Hey Pat, Good luck on your restoration project.  Can't wait to see the finished project.  I know that you will do a fantastic job, Then I can hop over the river for a closeup look. Keep us posted on the project.  Two friends of mine do the 50-70 restoration, so I know how much that those panels not rusted out mean in a restoration project. I've seen them have to order the replacement panels and weld them back in.  Major headache.


----------



## OsiaBoyce (Jan 13, 2008)

Time to get started. Got a Hot Rod buddy to get the chassis right. I'll be the body man. The Magic 8 Ball says "Lots of sanding in your future" any sanding tips? Warren? Got a FireBird for frnt and rear ends. How will that work? Again Waren? Forgo the Nova and Mustang. Open for suggestions. Thanks Pat


----------



## dollarbill (Jan 13, 2008)

Love those oldies .Would say lobeys right got get um cleaned and primered right away or there back to rust in a day .Sand blasting is a good fast way to clean them up to.Good luck Iam sure it turn out great.bill


----------



## tigue710 (Jan 13, 2008)

looks like you started by hand... thats gonna take a while!  Best I hear is sand blasting...  if you havnt used a grinder much it's real easy to give it a "whittled" look...


----------



## capsoda (Jan 14, 2008)

I don't think I would use a die grinder, especially if you want a really smooth finish.

 You will need a jitter bug either electric or air will do. An orbital sander is always handy and plenty of block and tube sanders. Sometime I use pvc pipe in different lenghts and sizes for all the contours. Take as much of the rust off as you can with 80 or 100 grit and progress through 120, 220 and 320 for the final. Work as much metal as you can and use an epoxy primer sealer with good build up properties. Once primed use black spray bombs to lightly cover the surface and then on with the blocking with 320. Where ever the black paint shows after blocking is a low area. Apply another coat of primer and do it again and again and again until the surface is smooth. Alot of folks go for the skim coat of filler but I don't. You can use filler and scratch putty after you prime with epoxy primer so don't put filler on bare metal. A build up of ptimer instead of a scim coat of filler will last many years longer. Progress from 320 to 400 to 600 and finer still if you are going for the show quality finish. 

 Never heard of anyone using a FireBird front clip befor but if that is what you have go for it but make sure you get everything lined up good before you tack it. take lots of measurements from the FireBird and trans fer then to the frame you are using. Tack it good and then make plenty of measurements to make sure it is lined up good befor hard welding.

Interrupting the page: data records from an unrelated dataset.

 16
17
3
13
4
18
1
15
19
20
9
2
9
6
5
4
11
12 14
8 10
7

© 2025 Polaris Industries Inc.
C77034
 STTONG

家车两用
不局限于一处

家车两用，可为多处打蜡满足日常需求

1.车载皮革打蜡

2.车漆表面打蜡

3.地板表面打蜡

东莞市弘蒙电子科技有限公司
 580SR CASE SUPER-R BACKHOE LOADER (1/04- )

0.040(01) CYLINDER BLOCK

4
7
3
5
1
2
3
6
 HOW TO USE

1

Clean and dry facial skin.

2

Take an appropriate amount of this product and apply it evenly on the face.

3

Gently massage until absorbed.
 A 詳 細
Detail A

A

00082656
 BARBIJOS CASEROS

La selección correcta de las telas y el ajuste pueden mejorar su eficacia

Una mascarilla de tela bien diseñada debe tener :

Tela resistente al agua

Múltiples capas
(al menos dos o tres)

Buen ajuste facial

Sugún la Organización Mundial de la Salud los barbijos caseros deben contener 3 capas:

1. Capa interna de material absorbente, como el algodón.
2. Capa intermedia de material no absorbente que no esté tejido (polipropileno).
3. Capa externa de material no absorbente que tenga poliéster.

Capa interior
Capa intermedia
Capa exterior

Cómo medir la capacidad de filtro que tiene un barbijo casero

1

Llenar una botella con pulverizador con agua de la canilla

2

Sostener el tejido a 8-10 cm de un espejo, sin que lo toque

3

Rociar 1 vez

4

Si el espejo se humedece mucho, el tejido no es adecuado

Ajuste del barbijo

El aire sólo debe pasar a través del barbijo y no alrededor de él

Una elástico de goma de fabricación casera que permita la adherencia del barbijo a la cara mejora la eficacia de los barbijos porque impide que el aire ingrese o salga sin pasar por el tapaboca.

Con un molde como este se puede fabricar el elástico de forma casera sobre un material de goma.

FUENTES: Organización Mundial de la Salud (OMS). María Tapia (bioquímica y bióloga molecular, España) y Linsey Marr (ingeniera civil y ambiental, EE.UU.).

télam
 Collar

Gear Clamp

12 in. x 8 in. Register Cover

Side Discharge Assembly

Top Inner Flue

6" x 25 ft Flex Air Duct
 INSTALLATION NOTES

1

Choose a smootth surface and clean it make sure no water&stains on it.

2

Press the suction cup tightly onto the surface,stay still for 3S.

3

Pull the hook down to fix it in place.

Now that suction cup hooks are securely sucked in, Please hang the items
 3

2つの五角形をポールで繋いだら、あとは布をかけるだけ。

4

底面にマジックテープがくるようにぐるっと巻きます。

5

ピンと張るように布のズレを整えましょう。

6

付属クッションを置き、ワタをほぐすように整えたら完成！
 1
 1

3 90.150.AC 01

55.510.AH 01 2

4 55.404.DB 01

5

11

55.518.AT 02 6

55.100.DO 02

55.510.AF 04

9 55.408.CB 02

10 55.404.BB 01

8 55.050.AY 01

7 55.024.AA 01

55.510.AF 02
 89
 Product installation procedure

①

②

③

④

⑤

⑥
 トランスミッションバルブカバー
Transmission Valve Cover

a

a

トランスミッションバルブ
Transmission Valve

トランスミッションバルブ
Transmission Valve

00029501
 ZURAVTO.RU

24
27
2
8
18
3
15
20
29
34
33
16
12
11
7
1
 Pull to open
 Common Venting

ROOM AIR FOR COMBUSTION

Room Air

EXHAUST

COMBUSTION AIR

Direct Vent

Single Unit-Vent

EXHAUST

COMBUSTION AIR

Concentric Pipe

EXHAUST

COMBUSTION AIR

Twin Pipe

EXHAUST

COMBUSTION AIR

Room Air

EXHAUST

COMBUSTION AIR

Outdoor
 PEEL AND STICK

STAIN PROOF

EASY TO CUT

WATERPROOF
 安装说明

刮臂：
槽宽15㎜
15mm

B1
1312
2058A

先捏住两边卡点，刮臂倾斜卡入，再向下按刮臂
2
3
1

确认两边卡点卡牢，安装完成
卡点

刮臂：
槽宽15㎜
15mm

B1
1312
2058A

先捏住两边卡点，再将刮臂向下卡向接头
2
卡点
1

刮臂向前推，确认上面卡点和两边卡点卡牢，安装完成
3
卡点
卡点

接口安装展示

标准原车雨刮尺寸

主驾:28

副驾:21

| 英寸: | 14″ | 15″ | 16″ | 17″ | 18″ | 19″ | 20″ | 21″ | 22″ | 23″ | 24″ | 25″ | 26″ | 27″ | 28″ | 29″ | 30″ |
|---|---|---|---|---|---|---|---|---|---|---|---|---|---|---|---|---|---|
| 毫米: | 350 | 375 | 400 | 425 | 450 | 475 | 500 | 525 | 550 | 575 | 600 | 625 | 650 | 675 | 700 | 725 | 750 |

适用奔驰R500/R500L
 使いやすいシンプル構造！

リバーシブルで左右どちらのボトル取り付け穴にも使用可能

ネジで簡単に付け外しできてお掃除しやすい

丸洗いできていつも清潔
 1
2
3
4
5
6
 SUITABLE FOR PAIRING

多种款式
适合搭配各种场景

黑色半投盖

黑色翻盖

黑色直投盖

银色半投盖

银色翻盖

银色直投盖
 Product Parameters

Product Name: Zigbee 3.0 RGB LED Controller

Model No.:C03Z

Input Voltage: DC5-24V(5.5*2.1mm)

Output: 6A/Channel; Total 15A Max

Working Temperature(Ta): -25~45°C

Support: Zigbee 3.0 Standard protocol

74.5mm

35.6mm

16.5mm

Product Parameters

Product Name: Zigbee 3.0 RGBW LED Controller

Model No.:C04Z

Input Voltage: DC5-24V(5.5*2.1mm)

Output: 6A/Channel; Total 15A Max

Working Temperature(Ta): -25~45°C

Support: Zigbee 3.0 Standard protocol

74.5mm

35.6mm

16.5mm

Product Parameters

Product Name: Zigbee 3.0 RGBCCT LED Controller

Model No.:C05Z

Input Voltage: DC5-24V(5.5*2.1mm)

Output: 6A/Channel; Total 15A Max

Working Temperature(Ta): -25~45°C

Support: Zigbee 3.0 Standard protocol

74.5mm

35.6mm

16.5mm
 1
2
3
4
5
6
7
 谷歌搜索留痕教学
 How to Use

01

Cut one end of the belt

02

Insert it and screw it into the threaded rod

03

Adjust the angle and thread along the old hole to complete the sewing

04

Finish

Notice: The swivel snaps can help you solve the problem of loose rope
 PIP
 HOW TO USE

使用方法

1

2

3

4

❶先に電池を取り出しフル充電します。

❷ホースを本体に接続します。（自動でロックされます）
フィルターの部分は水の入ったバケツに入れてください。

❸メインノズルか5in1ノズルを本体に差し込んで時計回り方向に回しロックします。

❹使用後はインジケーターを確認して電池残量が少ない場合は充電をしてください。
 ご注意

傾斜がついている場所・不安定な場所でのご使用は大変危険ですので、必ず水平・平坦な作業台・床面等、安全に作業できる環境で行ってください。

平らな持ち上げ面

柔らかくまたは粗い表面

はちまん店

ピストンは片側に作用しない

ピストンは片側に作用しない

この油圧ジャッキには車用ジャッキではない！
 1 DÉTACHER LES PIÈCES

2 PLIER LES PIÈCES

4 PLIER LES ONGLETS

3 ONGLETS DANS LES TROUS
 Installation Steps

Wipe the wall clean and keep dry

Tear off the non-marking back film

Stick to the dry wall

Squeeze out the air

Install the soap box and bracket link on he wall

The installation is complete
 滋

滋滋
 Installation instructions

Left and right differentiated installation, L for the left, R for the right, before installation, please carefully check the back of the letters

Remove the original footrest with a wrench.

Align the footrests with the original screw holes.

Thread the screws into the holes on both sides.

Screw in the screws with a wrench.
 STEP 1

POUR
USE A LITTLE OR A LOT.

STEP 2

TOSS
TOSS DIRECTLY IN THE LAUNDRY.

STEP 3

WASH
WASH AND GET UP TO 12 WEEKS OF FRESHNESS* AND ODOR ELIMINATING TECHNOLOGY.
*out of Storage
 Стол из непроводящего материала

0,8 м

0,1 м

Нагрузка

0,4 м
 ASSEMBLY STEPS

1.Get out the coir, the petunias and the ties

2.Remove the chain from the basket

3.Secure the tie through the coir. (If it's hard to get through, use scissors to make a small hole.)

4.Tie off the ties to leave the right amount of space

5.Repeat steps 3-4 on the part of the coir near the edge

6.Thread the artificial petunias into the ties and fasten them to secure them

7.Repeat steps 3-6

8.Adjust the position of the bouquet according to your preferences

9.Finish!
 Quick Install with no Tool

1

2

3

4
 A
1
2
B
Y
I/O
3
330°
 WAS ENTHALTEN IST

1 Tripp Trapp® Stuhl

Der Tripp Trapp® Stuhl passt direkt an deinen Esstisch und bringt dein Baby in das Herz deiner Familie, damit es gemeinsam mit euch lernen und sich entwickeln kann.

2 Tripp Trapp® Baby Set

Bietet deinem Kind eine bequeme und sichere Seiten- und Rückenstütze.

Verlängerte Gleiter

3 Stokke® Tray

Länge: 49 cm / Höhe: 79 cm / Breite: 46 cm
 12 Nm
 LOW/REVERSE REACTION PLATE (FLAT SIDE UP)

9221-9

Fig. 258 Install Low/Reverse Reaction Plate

 If you are just using the suspension parts on the origanal frame you will need to buy a kit. Surf the net because there are kits for everything and you will certianly find what you want. Make measurements to make sure your frame is square before you do any welding and lf there are alot of rivets holding the main rails to the cross members or the X member weld thos buggers up after you make sure the frame is square. Measure twice, weld once.

 Might want to check out Eastwood Tools for some sanding blocks and supplies and welding extras as well as all kinds of paint supplys and Chevs of the 40s for sheet metal parts like floors and such. Alot of the body styles were alike and it is always easer to make a Chevy floor fit than it is to make a new one. If you are channeling the body it will be easy enough to make your own floor.

 That ought to get you started.


----------



## idigjars (Jan 14, 2008)

Hi Pat, share the after pics with us too.   Good luck with your project.   Paul


----------



## OsiaBoyce (Apr 18, 2008)

Been busy the past couple of months. I figured I needed sidemounts so I got the hearse. Then I wanted to add a rumble seat. Well after all that I figured I'd brick my house and pour me a drive. Mostly the fact I have nothing to do. So what 17 days late or what ya hear


----------